How to complete this task
If a line in the records below contains the word "more", copy it out.

Records from a data collection
+ + +
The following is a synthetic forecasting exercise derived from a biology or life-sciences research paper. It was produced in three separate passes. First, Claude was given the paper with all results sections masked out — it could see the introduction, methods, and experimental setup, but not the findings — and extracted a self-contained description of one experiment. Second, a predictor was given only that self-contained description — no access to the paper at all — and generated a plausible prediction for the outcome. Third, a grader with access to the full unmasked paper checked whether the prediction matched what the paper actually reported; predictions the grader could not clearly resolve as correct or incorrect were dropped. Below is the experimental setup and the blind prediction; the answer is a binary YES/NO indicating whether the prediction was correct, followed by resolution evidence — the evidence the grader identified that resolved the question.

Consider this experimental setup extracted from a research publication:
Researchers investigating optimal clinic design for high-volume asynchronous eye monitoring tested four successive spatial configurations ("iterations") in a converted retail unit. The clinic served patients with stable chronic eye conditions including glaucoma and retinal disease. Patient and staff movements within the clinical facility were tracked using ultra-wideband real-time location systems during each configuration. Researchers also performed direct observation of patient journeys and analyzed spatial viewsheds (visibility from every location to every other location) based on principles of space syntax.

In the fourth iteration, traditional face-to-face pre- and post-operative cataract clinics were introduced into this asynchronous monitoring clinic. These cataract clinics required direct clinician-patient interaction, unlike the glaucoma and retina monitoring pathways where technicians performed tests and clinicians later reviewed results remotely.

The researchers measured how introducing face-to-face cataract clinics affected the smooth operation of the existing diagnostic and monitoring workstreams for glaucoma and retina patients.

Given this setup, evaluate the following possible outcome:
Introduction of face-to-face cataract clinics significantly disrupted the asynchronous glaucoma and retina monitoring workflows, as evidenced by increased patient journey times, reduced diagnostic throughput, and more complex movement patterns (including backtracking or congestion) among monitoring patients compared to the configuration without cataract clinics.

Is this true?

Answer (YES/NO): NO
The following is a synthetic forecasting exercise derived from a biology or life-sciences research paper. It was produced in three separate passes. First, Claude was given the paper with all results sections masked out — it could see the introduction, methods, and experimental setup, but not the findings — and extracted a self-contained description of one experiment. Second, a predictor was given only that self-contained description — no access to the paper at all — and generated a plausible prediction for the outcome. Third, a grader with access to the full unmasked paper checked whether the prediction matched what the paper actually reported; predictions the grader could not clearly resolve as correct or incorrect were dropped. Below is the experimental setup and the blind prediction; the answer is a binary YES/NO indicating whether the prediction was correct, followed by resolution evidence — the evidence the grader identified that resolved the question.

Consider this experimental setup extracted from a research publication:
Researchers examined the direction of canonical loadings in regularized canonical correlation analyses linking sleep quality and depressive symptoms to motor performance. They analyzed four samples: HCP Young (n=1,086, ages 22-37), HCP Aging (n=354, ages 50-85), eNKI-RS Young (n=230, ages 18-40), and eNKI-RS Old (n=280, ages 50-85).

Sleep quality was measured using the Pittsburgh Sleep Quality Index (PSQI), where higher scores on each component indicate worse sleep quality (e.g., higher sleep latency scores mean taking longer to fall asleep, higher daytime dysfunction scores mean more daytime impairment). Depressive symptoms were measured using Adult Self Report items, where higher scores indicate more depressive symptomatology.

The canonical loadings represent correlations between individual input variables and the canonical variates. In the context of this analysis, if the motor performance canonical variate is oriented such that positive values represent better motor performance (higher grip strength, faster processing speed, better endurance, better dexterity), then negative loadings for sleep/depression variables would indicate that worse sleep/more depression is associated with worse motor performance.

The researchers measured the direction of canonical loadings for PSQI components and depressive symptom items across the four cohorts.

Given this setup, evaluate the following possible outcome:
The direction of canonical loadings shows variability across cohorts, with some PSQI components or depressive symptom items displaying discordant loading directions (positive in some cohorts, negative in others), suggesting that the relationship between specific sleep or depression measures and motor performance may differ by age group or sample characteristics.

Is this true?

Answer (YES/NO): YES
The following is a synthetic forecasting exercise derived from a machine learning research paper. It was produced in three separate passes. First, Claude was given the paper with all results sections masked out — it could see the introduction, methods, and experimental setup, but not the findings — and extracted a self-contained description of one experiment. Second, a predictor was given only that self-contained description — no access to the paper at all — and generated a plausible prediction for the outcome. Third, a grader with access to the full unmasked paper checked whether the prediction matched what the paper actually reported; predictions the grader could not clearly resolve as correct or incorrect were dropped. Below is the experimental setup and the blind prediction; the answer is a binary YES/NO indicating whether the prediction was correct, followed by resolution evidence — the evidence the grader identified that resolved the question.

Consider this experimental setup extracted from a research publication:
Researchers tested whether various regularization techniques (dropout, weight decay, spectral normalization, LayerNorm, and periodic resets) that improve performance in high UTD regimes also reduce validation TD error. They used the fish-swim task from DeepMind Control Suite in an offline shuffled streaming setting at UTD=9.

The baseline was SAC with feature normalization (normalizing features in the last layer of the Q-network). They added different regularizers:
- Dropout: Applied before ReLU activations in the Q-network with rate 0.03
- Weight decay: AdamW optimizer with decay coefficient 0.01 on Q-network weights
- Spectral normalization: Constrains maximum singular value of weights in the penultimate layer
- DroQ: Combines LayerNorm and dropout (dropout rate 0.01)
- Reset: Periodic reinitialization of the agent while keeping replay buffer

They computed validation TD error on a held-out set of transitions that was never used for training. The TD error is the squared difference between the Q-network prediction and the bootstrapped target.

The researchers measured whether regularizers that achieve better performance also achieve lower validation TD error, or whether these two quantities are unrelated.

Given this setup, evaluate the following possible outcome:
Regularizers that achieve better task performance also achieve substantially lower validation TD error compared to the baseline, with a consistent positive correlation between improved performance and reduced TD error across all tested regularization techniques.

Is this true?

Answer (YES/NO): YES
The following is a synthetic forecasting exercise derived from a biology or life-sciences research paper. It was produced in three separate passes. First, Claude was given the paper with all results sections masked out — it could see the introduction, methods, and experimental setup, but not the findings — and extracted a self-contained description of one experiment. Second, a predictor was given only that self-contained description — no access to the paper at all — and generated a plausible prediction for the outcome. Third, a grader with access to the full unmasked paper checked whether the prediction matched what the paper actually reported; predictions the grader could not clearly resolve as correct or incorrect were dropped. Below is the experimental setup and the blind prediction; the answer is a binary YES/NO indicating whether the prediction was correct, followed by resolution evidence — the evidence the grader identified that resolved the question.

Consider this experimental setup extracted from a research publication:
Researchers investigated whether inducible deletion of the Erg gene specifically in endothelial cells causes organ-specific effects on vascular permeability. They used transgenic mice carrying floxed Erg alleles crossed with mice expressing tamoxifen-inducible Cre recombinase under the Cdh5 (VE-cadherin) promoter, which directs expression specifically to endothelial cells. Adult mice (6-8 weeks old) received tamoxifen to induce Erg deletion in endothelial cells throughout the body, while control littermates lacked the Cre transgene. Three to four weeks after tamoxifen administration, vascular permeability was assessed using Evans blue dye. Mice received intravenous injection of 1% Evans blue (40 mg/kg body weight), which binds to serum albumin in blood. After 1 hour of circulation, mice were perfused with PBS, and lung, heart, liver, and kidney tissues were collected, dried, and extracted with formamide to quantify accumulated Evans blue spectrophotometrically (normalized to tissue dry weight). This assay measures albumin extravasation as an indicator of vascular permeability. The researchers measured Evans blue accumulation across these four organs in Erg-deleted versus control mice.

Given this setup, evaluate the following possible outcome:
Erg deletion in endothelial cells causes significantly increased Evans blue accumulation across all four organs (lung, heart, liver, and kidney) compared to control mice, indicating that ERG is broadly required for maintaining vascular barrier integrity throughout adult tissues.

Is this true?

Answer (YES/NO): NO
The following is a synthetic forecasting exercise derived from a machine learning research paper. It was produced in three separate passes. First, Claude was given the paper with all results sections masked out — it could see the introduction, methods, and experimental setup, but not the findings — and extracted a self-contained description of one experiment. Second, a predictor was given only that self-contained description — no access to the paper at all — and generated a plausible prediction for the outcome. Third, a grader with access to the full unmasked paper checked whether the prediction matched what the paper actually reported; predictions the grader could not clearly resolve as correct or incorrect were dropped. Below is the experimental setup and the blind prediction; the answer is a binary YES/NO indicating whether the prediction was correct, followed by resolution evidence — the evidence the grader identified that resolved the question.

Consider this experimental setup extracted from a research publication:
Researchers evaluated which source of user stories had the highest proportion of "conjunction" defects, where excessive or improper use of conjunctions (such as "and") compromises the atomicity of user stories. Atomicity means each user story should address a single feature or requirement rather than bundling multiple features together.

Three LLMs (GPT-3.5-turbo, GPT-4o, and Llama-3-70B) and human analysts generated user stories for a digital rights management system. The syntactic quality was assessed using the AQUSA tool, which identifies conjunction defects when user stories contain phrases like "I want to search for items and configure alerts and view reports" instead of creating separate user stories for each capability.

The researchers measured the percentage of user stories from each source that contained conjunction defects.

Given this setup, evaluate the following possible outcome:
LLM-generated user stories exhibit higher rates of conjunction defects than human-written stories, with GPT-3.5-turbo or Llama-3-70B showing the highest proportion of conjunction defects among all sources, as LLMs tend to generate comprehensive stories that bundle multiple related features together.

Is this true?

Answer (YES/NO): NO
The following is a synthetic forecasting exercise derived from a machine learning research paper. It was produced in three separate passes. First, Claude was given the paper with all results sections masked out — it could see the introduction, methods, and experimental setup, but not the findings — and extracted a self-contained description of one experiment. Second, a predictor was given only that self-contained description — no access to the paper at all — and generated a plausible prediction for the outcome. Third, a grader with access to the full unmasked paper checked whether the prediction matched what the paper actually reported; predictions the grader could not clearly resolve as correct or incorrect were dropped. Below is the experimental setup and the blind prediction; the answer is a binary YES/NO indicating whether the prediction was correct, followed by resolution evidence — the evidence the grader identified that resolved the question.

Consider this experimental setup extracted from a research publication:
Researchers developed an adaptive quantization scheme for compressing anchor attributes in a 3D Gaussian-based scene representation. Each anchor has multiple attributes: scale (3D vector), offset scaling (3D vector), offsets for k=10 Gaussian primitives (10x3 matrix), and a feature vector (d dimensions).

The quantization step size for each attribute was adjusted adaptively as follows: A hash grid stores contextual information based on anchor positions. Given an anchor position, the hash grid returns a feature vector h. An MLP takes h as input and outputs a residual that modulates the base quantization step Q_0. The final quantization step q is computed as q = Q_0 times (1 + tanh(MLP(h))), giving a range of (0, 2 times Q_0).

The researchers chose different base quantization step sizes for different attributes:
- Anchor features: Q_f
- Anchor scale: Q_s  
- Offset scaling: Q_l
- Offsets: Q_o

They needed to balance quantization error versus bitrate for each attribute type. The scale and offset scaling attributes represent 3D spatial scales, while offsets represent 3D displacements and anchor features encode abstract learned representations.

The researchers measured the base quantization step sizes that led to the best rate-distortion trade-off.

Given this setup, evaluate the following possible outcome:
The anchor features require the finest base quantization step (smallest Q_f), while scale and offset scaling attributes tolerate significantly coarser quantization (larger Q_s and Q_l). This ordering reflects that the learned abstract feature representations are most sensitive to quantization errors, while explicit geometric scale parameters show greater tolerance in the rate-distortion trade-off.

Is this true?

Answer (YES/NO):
+ + +
Answer section
Introduction of face-to-face cataract clinics significantly disrupted the asynchronous glaucoma and retina monitoring workflows, as evidenced by increased patient journey times, reduced diagnostic throughput, and more complex movement patterns (including backtracking or congestion) among monitoring patients compared to the configuration without cataract clinics.
Sleep quality was measured using the Pittsburgh Sleep Quality Index (PSQI), where higher scores on each component indicate worse sleep quality (e.g., higher sleep latency scores mean taking longer to fall asleep, higher daytime dysfunction scores mean more daytime impairment). Depressive symptoms were measured using Adult Self Report items, where higher scores indicate more depressive symptomatology.
The canonical loadings represent correlations between individual input variables and the canonical variates. In the context of this analysis, if the motor performance canonical variate is oriented such that positive values represent better motor performance (higher grip strength, faster processing speed, better endurance, better dexterity), then negative loadings for sleep/depression variables would indicate that worse sleep/more depression is associated with worse motor performance.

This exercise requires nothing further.